Questions about scene geometry:
(begin)
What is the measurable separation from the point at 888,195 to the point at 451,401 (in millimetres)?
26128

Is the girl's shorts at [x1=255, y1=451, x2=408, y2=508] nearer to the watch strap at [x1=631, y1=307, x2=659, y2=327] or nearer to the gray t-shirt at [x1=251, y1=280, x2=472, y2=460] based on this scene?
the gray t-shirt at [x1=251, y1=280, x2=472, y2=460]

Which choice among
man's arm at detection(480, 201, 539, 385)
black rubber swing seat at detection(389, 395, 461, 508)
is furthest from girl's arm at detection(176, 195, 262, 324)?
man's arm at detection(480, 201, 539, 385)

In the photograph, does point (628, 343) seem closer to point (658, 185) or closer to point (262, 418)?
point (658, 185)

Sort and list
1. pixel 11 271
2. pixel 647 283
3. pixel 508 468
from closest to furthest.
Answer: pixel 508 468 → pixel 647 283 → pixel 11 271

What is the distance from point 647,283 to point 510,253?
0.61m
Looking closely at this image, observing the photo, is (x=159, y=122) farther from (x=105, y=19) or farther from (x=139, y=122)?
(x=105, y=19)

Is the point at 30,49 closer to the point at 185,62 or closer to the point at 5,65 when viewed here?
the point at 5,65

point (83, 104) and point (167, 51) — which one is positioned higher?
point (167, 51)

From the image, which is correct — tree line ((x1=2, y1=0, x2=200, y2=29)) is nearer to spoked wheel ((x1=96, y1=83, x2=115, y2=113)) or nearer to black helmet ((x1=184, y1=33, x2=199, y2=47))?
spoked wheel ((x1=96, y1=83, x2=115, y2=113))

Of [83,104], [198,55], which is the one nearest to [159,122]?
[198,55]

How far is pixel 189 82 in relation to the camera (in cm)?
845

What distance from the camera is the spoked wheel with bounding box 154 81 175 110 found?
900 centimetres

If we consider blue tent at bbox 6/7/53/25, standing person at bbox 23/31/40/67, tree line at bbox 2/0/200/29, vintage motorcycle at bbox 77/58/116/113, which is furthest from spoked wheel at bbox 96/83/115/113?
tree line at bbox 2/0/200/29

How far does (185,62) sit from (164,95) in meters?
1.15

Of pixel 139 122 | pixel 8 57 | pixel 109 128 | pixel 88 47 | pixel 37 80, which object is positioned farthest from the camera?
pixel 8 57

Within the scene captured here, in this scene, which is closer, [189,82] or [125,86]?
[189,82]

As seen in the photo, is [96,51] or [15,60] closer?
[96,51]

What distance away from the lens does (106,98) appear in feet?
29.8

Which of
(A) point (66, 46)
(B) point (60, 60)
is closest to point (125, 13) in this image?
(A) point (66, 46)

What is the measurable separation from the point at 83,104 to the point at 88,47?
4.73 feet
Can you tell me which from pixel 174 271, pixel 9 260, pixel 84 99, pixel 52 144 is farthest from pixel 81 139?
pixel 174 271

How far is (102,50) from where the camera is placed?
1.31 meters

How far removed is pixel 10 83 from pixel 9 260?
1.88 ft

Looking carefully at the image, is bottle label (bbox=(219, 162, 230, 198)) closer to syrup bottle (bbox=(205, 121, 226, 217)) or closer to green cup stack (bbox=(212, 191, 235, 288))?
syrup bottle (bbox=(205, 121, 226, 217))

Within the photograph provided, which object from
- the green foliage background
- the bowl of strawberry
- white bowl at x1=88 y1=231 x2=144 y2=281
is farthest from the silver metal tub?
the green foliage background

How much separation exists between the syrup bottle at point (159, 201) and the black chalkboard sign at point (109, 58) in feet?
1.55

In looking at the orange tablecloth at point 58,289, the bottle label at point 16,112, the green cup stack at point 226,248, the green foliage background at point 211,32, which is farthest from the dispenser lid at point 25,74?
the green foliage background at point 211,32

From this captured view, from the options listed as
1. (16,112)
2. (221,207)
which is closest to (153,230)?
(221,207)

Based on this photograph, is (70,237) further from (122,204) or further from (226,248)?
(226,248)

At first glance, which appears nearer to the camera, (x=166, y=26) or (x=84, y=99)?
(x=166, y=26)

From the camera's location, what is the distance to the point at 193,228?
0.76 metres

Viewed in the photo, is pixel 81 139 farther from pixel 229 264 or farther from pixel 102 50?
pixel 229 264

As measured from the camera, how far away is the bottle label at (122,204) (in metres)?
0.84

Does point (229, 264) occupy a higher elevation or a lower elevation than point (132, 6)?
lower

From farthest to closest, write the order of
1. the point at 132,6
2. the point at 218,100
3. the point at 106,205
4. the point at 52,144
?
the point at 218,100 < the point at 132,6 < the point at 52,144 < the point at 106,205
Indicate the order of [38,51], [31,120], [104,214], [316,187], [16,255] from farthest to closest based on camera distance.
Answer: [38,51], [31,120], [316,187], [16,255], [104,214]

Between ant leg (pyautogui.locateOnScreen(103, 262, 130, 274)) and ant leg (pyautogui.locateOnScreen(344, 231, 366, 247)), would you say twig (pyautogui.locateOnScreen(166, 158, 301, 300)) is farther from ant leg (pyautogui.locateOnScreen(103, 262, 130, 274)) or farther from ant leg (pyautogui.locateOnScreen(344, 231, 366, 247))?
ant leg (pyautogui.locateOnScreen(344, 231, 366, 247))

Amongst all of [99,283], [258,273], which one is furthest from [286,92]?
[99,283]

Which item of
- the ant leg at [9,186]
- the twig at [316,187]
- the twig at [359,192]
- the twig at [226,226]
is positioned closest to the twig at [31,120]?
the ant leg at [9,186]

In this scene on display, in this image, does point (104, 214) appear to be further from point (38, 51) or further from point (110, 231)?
(end)
Change every "camera" in the material above to "viewer", and reproduce all of it with nothing else altered.

EXPECTED OUTPUT ->
What is the measurable separation from the point at 888,195 to the point at 451,401 (in millimetres)?
26128

Is the girl's shorts at [x1=255, y1=451, x2=408, y2=508] nearer to the watch strap at [x1=631, y1=307, x2=659, y2=327] or nearer to the gray t-shirt at [x1=251, y1=280, x2=472, y2=460] based on this scene?
the gray t-shirt at [x1=251, y1=280, x2=472, y2=460]

Which choice among
man's arm at detection(480, 201, 539, 385)
black rubber swing seat at detection(389, 395, 461, 508)
is furthest from girl's arm at detection(176, 195, 262, 324)?
man's arm at detection(480, 201, 539, 385)

In the photograph, does point (628, 343) seem closer to point (658, 185) or closer to point (262, 418)?
point (658, 185)

Sort and list
1. pixel 11 271
2. pixel 647 283
3. pixel 508 468
from closest to furthest.
Answer: pixel 508 468 → pixel 647 283 → pixel 11 271

What is the distance from point 647,283 to point 510,253?
0.61m
Looking closely at this image, observing the photo, is (x=159, y=122) farther from (x=105, y=19) or farther from (x=139, y=122)?
(x=105, y=19)

Is the point at 30,49 closer to the point at 185,62 or closer to the point at 5,65 when viewed here?
the point at 5,65

point (83, 104) and point (167, 51) — which one is positioned higher?
point (167, 51)

From the image, which is correct — tree line ((x1=2, y1=0, x2=200, y2=29)) is nearer to spoked wheel ((x1=96, y1=83, x2=115, y2=113)) or nearer to black helmet ((x1=184, y1=33, x2=199, y2=47))?
spoked wheel ((x1=96, y1=83, x2=115, y2=113))

Of [83,104], [198,55], which is the one nearest to [159,122]?
[198,55]

How far is pixel 189 82 in relation to the viewer (in cm)?
845

What distance from the viewer is the spoked wheel with bounding box 154 81 175 110 found?
900 centimetres

If we consider blue tent at bbox 6/7/53/25, standing person at bbox 23/31/40/67, tree line at bbox 2/0/200/29, vintage motorcycle at bbox 77/58/116/113, which is furthest from spoked wheel at bbox 96/83/115/113?
tree line at bbox 2/0/200/29

How far does (185,62) sit from (164,95) in meters?
1.15

Of pixel 139 122 | pixel 8 57 | pixel 109 128 | pixel 88 47 | pixel 37 80, which object is positioned farthest from the viewer?
pixel 8 57

Within the scene captured here, in this scene, which is closer, [189,82] or [125,86]?
[189,82]

As seen in the photo, is [96,51] or [15,60] closer?
[96,51]

What distance away from the lens does (106,98) appear in feet?
29.8

Which of
(A) point (66, 46)
(B) point (60, 60)
is closest to point (125, 13) in this image?
(A) point (66, 46)

What is the measurable separation from the point at 83,104 to the point at 88,47?
4.73 feet
Can you tell me which from pixel 174 271, pixel 9 260, pixel 84 99, pixel 52 144 is farthest from pixel 81 139?
pixel 174 271

How far is (102,50) from where the viewer is placed?
1.31 meters

How far removed is pixel 10 83 from pixel 9 260?
1.88 ft

Looking carefully at the image, is bottle label (bbox=(219, 162, 230, 198)) closer to syrup bottle (bbox=(205, 121, 226, 217)) or closer to green cup stack (bbox=(212, 191, 235, 288))?
syrup bottle (bbox=(205, 121, 226, 217))

Within the photograph provided, which object from
- the green foliage background
- the bowl of strawberry
- white bowl at x1=88 y1=231 x2=144 y2=281
is farthest from the silver metal tub?
the green foliage background

How much separation exists between the syrup bottle at point (159, 201) and the black chalkboard sign at point (109, 58) in feet?
1.55

In looking at the orange tablecloth at point 58,289, the bottle label at point 16,112, the green cup stack at point 226,248, the green foliage background at point 211,32, which is farthest from the dispenser lid at point 25,74?
the green foliage background at point 211,32

From this captured view, from the options listed as
1. (16,112)
2. (221,207)
which is closest to (153,230)?
(221,207)

Based on this photograph, is (70,237) further from (122,204) or further from (226,248)?
(226,248)

At first glance, which appears nearer to the viewer, (x=166, y=26) or (x=84, y=99)?
(x=166, y=26)

From the viewer's location, what is the distance to the point at 193,228?
0.76 metres

Viewed in the photo, is pixel 81 139 farther from pixel 229 264 or farther from pixel 102 50?
pixel 229 264

As measured from the viewer, how far away is the bottle label at (122,204) (in metres)?
0.84

Does point (229, 264) occupy a higher elevation or a lower elevation than point (132, 6)?
lower

From farthest to closest, write the order of
1. the point at 132,6
2. the point at 218,100
3. the point at 106,205
4. the point at 52,144
?
the point at 218,100 < the point at 132,6 < the point at 52,144 < the point at 106,205
Indicate the order of [38,51], [31,120], [104,214], [316,187], [16,255] from farthest to closest based on viewer distance.
Answer: [38,51], [31,120], [316,187], [16,255], [104,214]

Between ant leg (pyautogui.locateOnScreen(103, 262, 130, 274)) and ant leg (pyautogui.locateOnScreen(344, 231, 366, 247)), would you say twig (pyautogui.locateOnScreen(166, 158, 301, 300)) is farther from ant leg (pyautogui.locateOnScreen(103, 262, 130, 274)) or farther from ant leg (pyautogui.locateOnScreen(344, 231, 366, 247))?
ant leg (pyautogui.locateOnScreen(344, 231, 366, 247))

Amongst all of [99,283], [258,273], which one is furthest from [286,92]?
[99,283]

Which item of
- the ant leg at [9,186]
- the twig at [316,187]
- the twig at [359,192]
- the twig at [226,226]
is positioned closest to the twig at [31,120]?
the ant leg at [9,186]

In this scene on display, in this image, does point (104, 214) appear to be further from point (38, 51) or further from point (110, 231)?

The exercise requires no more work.